→ Instruction: Recast the records between the line holding "Would you agree" and the line holding "44719 millimetres", inclusive, as a two-column CSV headed record_text and answer. Give one row per record, with each value in a single quoted field and any line breaks replaced by spaces.

→ Entries provided:
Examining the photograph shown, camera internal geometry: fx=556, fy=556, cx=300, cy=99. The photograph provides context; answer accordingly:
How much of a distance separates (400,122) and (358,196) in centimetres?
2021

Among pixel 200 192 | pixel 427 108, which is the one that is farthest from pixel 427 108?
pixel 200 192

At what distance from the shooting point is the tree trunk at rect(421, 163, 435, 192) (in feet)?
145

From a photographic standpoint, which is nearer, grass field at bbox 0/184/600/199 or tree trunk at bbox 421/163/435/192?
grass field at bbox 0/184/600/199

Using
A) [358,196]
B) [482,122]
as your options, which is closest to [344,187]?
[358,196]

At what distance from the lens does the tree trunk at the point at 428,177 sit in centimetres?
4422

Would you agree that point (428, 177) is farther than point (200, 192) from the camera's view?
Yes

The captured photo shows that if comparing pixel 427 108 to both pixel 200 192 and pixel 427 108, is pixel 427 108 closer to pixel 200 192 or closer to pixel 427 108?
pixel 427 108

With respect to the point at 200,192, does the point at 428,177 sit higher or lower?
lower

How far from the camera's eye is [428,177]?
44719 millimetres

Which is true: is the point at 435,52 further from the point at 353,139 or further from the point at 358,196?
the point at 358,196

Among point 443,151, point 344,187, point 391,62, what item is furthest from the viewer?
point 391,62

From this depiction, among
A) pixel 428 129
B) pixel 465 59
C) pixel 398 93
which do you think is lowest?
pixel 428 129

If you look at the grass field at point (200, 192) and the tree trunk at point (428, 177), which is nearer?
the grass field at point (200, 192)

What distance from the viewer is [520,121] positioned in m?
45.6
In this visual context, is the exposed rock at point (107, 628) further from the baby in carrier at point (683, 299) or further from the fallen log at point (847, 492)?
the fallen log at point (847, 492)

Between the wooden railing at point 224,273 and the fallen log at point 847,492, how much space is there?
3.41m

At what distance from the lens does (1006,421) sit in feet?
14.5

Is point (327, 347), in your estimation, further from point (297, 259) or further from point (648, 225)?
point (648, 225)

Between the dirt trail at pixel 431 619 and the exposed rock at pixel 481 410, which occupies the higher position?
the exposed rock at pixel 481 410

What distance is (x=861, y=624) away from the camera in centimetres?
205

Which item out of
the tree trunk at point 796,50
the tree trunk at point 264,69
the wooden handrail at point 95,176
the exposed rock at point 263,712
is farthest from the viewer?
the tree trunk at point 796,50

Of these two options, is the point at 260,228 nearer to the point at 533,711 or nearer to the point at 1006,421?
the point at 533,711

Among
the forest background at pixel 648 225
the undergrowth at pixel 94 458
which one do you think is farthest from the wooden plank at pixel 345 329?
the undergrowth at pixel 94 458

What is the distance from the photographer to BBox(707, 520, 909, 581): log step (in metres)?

→ Full solution:
record_text,answer
"Would you agree that point (428, 177) is farther than point (200, 192) from the camera's view?","Yes"
"The captured photo shows that if comparing pixel 427 108 to both pixel 200 192 and pixel 427 108, is pixel 427 108 closer to pixel 200 192 or closer to pixel 427 108?","pixel 427 108"
"With respect to the point at 200,192, does the point at 428,177 sit higher or lower?","lower"
"How far from the camera's eye is [428,177]?","44719 millimetres"